Gatk Multi-Sample Calling
1
3
Entering edit mode
12.1 years ago
Bioscientist ★ 1.7k

I just want to know if my understanding is correct or not.

So for multi-sample,to use GATK for SNP/indel calling, what I should do is:

1.Independently run BWA for alignment and mark duplicates;
2.Independently realign bam file, and do the recalibration.
Then I got, say, A.recal.bam, B.recal.bam, C.recal.bam....
3.Then for Unified,Genotyper step (SNP-calling), I can input all those A.recal.bam, B.recal.bam, C.recal.bam and call SNP together, so that eventually I can get one VCF file integrating SNP calling across all samples.

Am I correct?

Also, GATK recommend:

Finally, if you really want to get the absolute best results, whatever the computational cost, then we recommend doing multiple sample realignment so that novel indels in one sample help to realign reads in other samples

Seems it's best to merge all bam files and do realignment together so that indels in one sample can help realignment in other sample. But in practise, esp. when we have many many exome samples, this becomes unrealistic due to extremely high computational cost, right? thx

edit: I think for a while; and I would say there's no problem to first get independent recal.bam files.But next we can do in different way:

1.Merge all bam together and call SNP.(This is impractical when total sample number is very large, say 200) So let's forget about this.
2.Merge all bam in a trio together and call SNP. 
3.Call SNP independently for each bam file; then merge vcf of members in each trio together into a big vcf for each trio.

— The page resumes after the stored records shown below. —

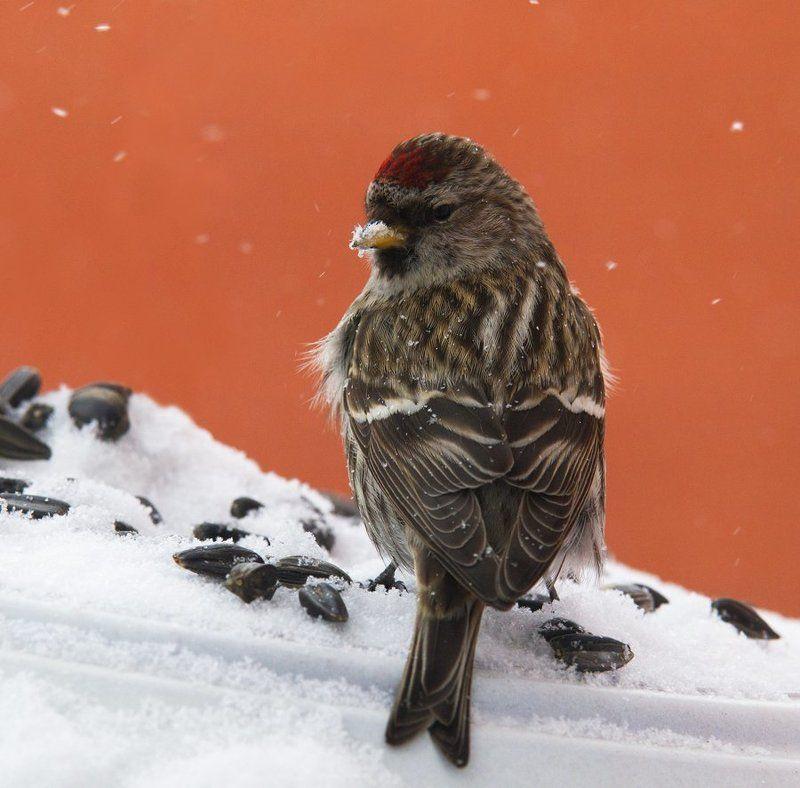 Птицы на самом юге \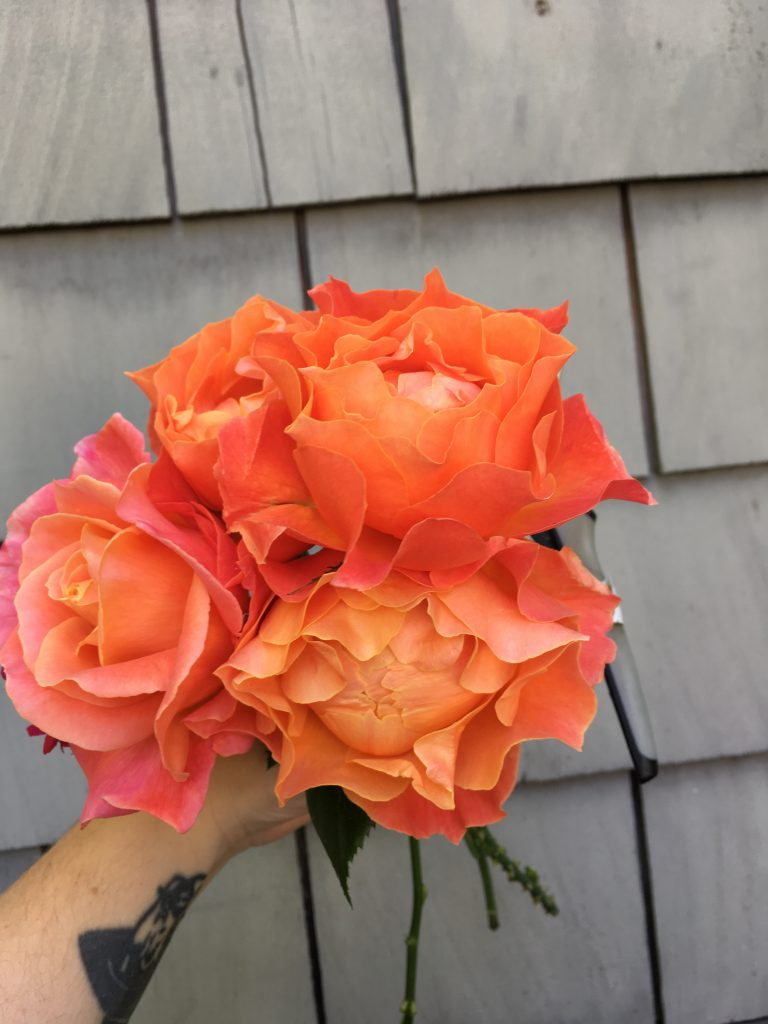 An image of a bouquet of peach and orange garden roses that are halfway open, with ruffly petals. Grown by Folk Art Flowers in Seattle, WA.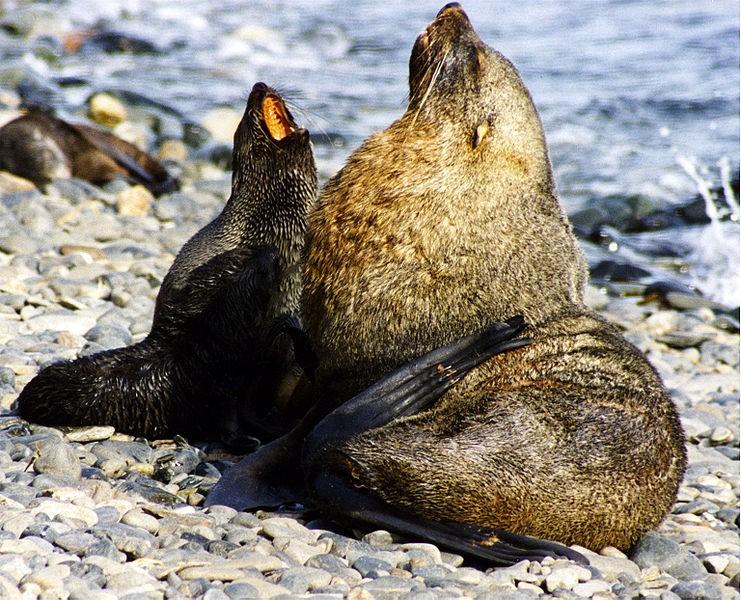 Antartic Fur Seals
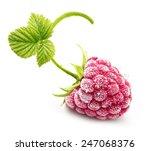 Frozen Raspberry Branch...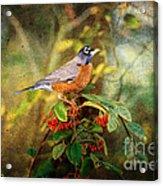 American Robin - Harbinger Of Spring Acrylic Print
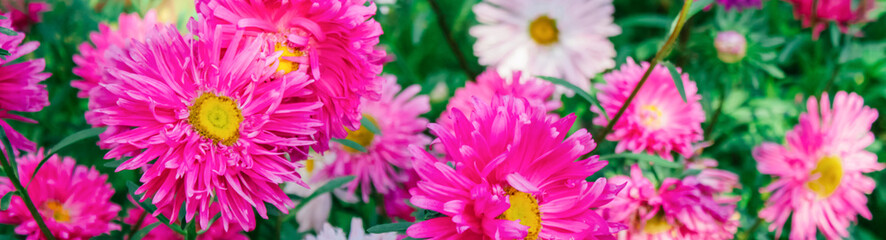 Photo sur Plexiglas Rose spring background, banner, Asters, free space for text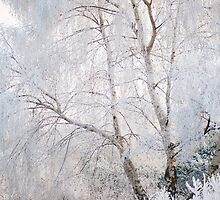 Frosty Forest by LaurieY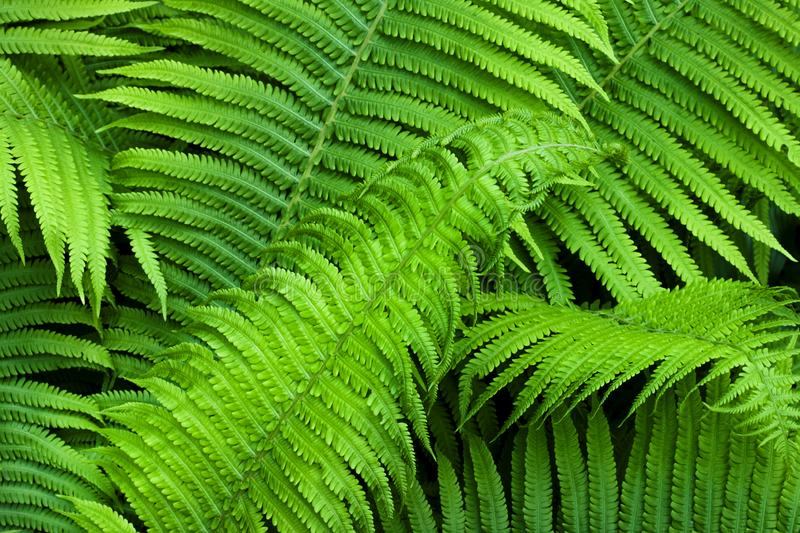 Beautiful green fern leaves natural background royalty free stock photography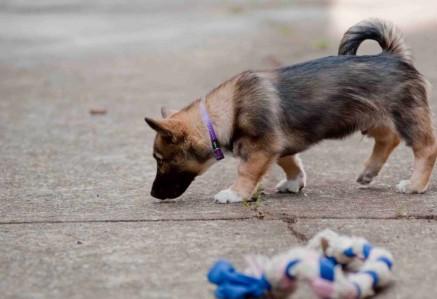 Swedish Vallhund Puppy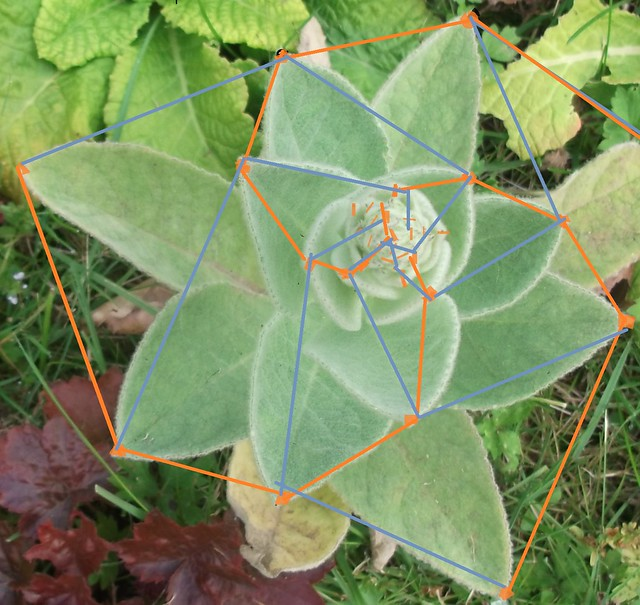 DSCF8362 fibonacci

I'm just curious, for option 2 and option 3; the final result for each trio will be different or the same?

thx

gatk • 13k views
ADD COMMENT
3
Entering edit mode
12.1 years ago

Generally people I know run BWA alignment separately on individual fastq files. When it comes to calling SNPs and indels on BAM files, we merge them into related familial trios, if that is the type of experiment being done.

You can put .bam files from a related trio together into a .bam.list file, and run GATK UnifiedGenotyper on that.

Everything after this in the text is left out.